A step-by-step synergistic stripping approach toward ultra-thin porous g-C3N4 nanosheets with high conduction band position for photocatalystic CO2 reduction.

The pristine g-C3N4 (BCN) with a low conversion efficiency of CO2 exits with small specific surface area, weak CO2 adsorption and severe recombination of photo-generated charges. The stripping of few-layer g-C3N4 represents excellent photocatalytic performance, which attracts extensive attention in photocatalytic CO2 reduction. In the present study, the ultra-thin porous g-C3N4 (THCN) with high specific surface area and high position of conduction band was prepared using step-by-step synergistic exfoliation.
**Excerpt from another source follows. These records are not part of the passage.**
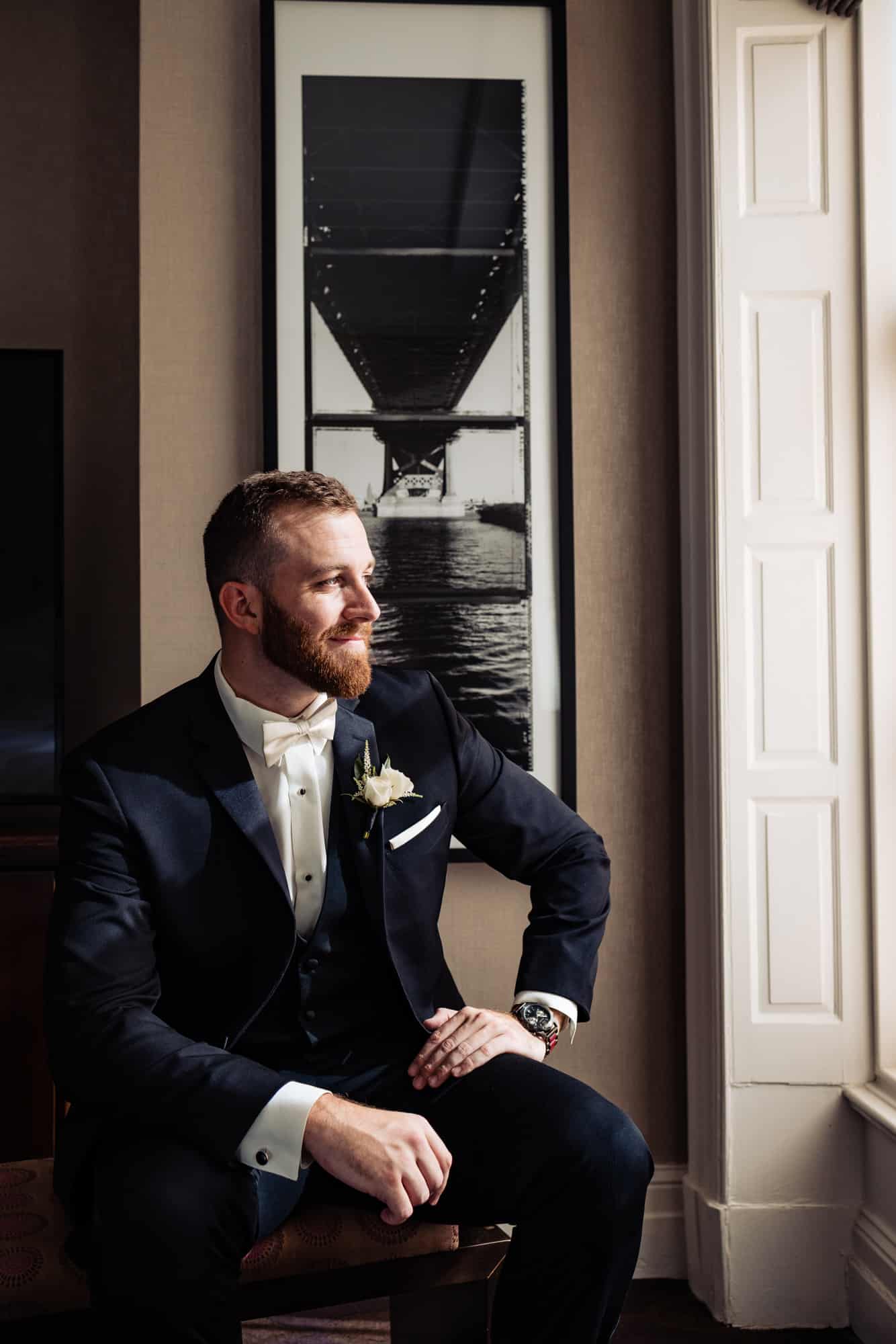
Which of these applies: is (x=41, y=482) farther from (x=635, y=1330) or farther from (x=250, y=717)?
(x=635, y=1330)

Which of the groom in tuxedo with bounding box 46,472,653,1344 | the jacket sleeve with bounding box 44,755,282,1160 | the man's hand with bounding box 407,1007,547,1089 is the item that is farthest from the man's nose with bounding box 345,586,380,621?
the man's hand with bounding box 407,1007,547,1089

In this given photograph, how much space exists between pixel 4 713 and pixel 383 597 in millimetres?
866

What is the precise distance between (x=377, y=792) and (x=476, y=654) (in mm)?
787

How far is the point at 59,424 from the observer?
2.43 meters

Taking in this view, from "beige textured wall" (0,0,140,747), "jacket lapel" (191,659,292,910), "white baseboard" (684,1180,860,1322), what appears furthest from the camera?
"beige textured wall" (0,0,140,747)

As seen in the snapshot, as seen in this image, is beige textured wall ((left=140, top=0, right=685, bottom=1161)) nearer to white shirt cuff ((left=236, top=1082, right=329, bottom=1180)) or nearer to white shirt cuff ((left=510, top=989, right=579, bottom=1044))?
white shirt cuff ((left=510, top=989, right=579, bottom=1044))

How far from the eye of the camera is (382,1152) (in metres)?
1.33

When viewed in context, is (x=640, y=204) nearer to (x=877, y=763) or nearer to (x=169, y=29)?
(x=169, y=29)

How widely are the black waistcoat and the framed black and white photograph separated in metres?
0.79

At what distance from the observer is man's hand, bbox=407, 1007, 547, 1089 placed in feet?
5.17

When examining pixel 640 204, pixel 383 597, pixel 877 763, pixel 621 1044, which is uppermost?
pixel 640 204

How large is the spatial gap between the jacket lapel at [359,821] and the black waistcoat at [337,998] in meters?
0.01

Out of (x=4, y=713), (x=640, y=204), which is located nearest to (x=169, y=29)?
(x=640, y=204)

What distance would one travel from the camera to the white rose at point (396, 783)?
1646 mm
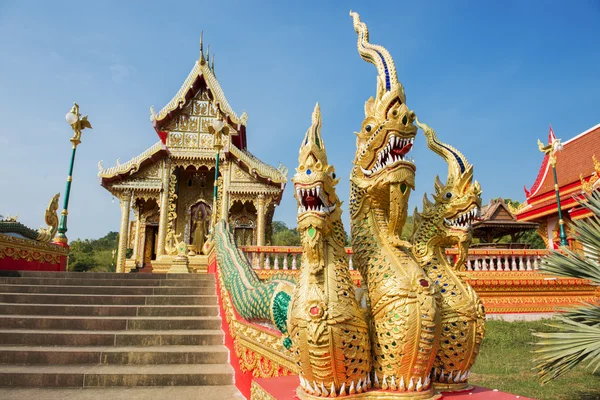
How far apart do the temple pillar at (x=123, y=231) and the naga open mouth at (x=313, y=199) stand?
52.6ft

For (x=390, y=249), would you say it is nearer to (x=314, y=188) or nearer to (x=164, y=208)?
(x=314, y=188)

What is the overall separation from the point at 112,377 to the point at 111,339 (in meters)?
0.95

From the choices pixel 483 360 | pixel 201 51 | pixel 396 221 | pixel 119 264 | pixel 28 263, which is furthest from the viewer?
pixel 201 51

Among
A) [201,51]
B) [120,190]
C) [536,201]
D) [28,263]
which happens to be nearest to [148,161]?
[120,190]

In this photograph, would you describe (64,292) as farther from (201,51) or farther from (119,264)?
(201,51)

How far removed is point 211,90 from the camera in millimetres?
18734

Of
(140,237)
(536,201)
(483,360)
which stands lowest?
(483,360)

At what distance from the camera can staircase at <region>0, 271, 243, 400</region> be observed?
4180mm

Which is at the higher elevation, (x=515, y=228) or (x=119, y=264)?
(x=515, y=228)

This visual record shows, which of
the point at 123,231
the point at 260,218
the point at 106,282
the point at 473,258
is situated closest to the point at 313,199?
the point at 106,282

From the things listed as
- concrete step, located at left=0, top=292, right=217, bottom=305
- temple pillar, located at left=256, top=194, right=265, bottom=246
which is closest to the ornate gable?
temple pillar, located at left=256, top=194, right=265, bottom=246

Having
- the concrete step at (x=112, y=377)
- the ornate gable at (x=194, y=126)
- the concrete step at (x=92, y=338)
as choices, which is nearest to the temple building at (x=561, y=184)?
the ornate gable at (x=194, y=126)

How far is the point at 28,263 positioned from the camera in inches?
374

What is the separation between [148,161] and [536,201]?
59.4 ft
Further, we treated it with HCl-assisted hydrothermal stripping and successive thermal stripping/etching in air. Our results showed that the THCN exhibited the best CO2 conversion efficiency from CO2 to CH4 and CO fuels, compared with g-C3N4 (HCN) prepared by HCl-assisted hydrothermal stripping and g-C3N4 (TCN) prepared by thermal stripping/etching in air. Further, the excellent photocatalytic performance for CO2 reduction was mainly attributed to its high specific surface area and rich pores, excellent separation and utilization efficiency of photo-generated carriers, and upper position of conduction band. Due to its wide band gap and high specific surface area, the THCN also showed significantly better degradation for Rhodamine B than BCN, HCN and TCN. Nonetheless, using a simple two-step stripping strategy, we prepared and obtained an ultra-thin porous g-C3N4 nanosheets with a high specific surface area for CO2 conversion to CH4 and CO fuels. This ultimately provided a reference for preparation of other two-dimensional ultra-thin materials for CO2 reduction.